DATED 29 NOVEMBER 2023

 

Resolutions of the supervisory board (the "Supervisory Board") of Centogene N.V., a public company with limited liability, having its corporate seat in Amsterdam (address: Am Strande 7, 18055 Rostock, Germany, trade register number: 72822872) (the "Company").

 

WHEREAS

 

A.The undersigned constitute the entire Supervisory Board.

 

B.There are no regulations and/or other rules adopted by any of the Company's corporate bodies that would preclude the Supervisory Board from validly passing the resolution set out below in the present form and manner.

 

C.With respect to the resolutions set out below, the undersigned do not have a direct or indirect personal interest which conflicts with the interests of the Company and of the business connected with it.

 

D.By signing this written resolution, each of the undersigned (i) consents with this manner of decision-making, (ii) votes in favour of any resolution set out below and (iii) confirms the completeness and correctness of these recitals.

 

E.To the extent relevant and appropriate, these resolution set out below are also considered to be resolutions of the Company's audit committee, the Company's compensation committee and the Company's nomination and corporate governance committee, as applicable, passing, effecting, recommending and approving these resolutions and the matters contemplated thereby.

 

RESOLUTIONS

 

Approval of matters related to the 2023 extraordinary general meeting

 

1.The Supervisory Board approved the resolutions of the Company's management board regarding the approval of matters related to the 2023 extraordinary general meeting (the "EGM"), a copy of which is attached hereto as Annex A.

Work order 1: Summarize the supervisory board resolutions in two sentences.
Work order 2: According to the supervisory board resolutions, what does signing the written resolution mean for each of the undersigned?
Work order 3: Quote the supervisory board resolutions from "A.The undersigned constitute" up to and including "of these recitals.".
The data that comes next is separate material.

Input data:
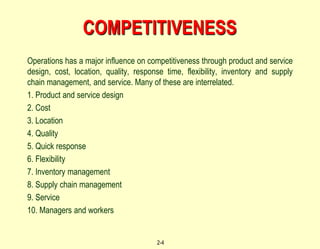 Chapter 02 - Competitiveness, Strategy, and Productivity.ppt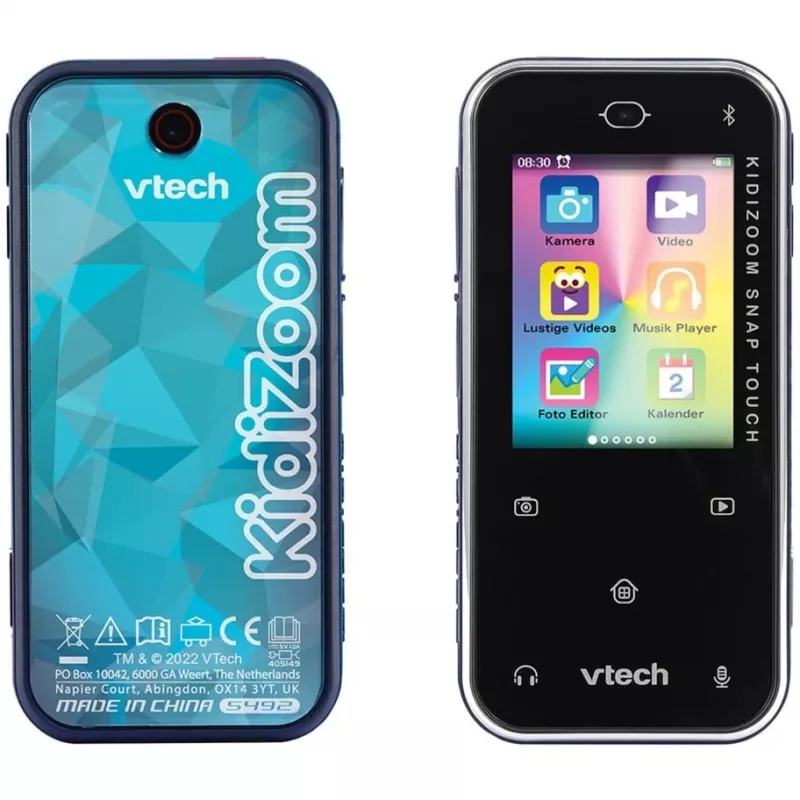 VTech KidiZoom Snap Touch vaikų išmanusis telefonas 80-549204 juodas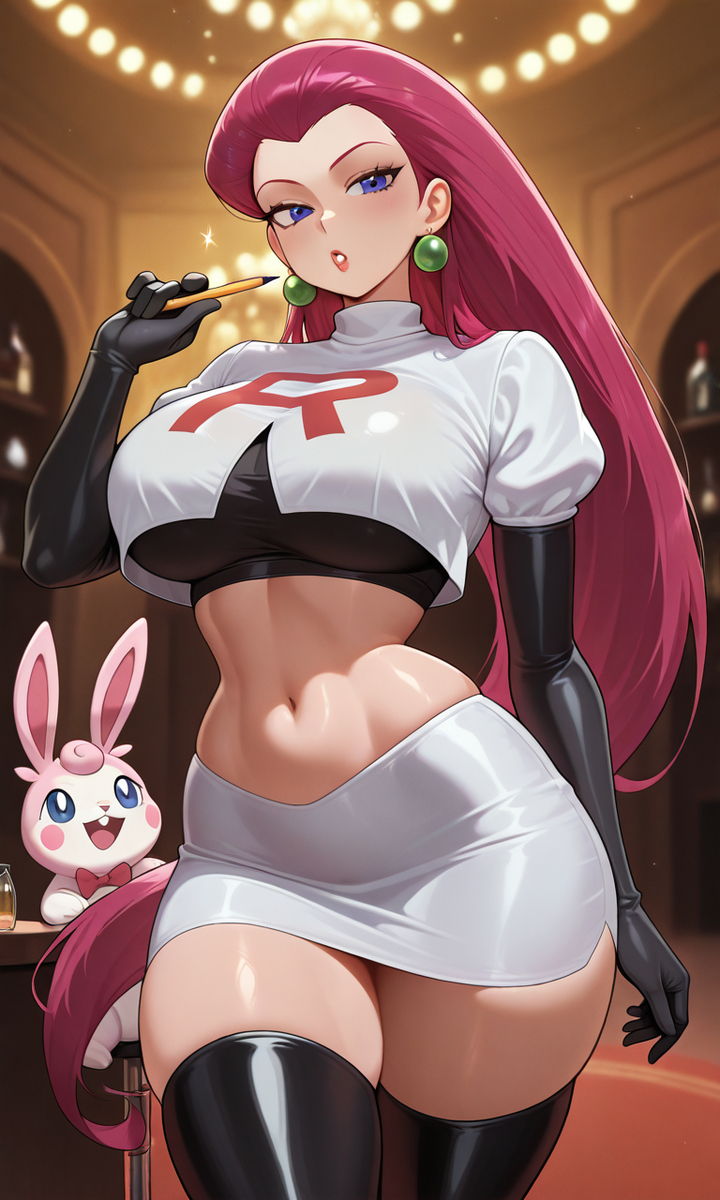 Jessie-pixiv插画-作品交流服务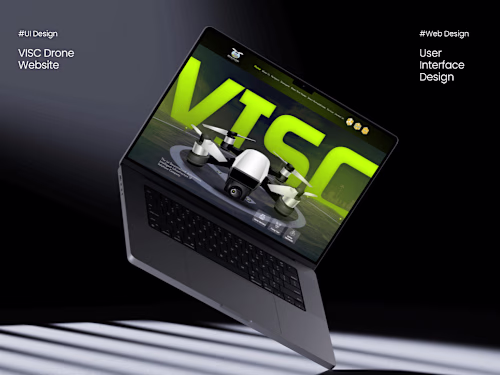 Drone Delivery Web Design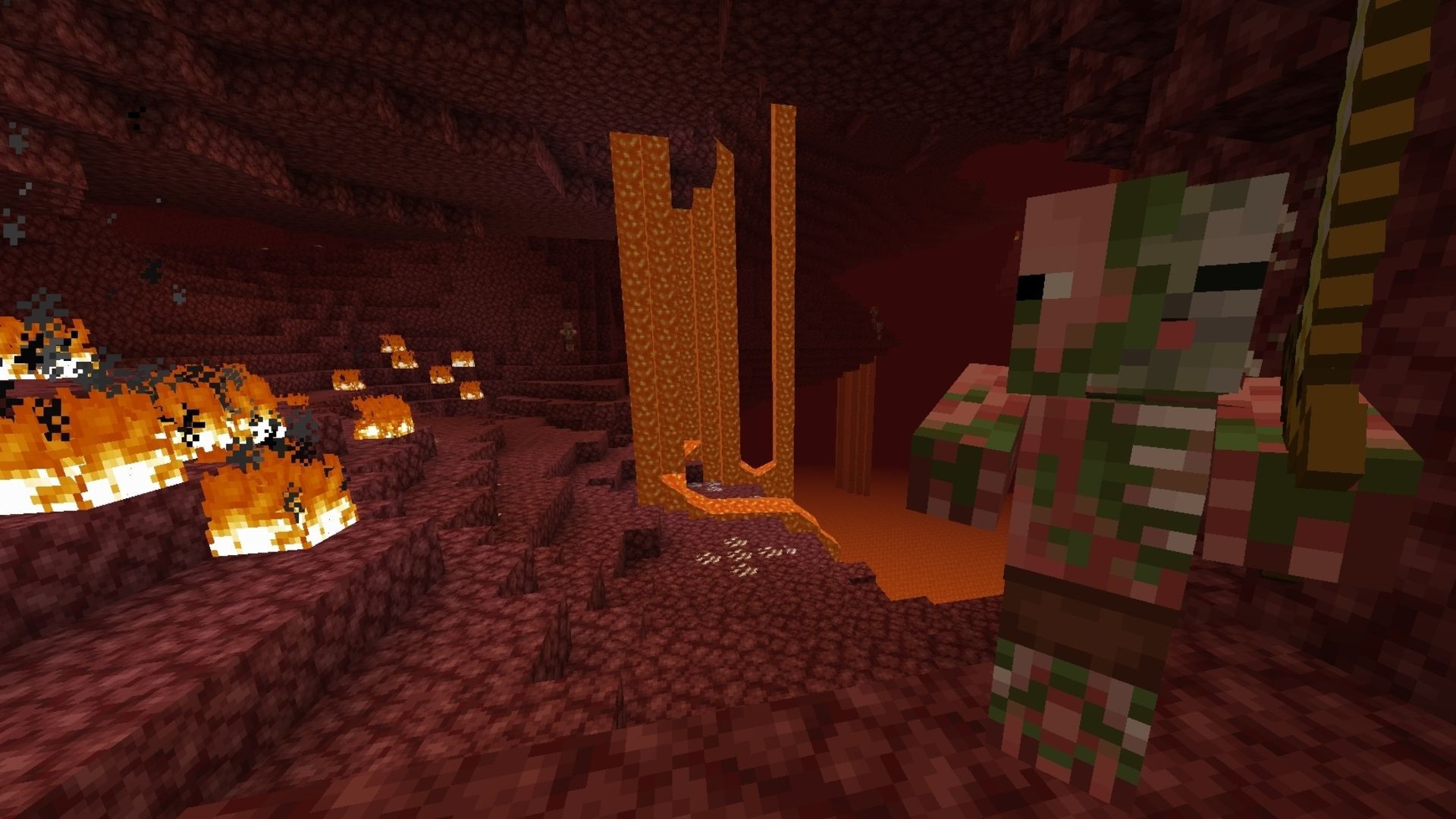 Minecraft Nether Update Wallpapers Wallpaper Cave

Task result 1: Dated 29 November 2023, these are written resolutions of the supervisory board of Centogene N.V., whose signers state that they make up the entire board, have no conflicting personal interest, and consent to this way of deciding and vote in favor. The board approved the management board's resolutions on matters related to the 2023 extraordinary general meeting, a copy of which is attached as Annex A.

Task result 2: By signing, each of the undersigned consents to this manner of decision-making, votes in favor of every resolution set out, and confirms that the recitals are complete and correct.

Task result 3:
A.The undersigned constitute the entire Supervisory Board.

 

B.There are no regulations and/or other rules adopted by any of the Company's corporate bodies that would preclude the Supervisory Board from validly passing the resolution set out below in the present form and manner.

 

C.With respect to the resolutions set out below, the undersigned do not have a direct or indirect personal interest which conflicts with the interests of the Company and of the business connected with it.

 

D.By signing this written resolution, each of the undersigned (i) consents with this manner of decision-making, (ii) votes in favour of any resolution set out below and (iii) confirms the completeness and correctness of these recitals.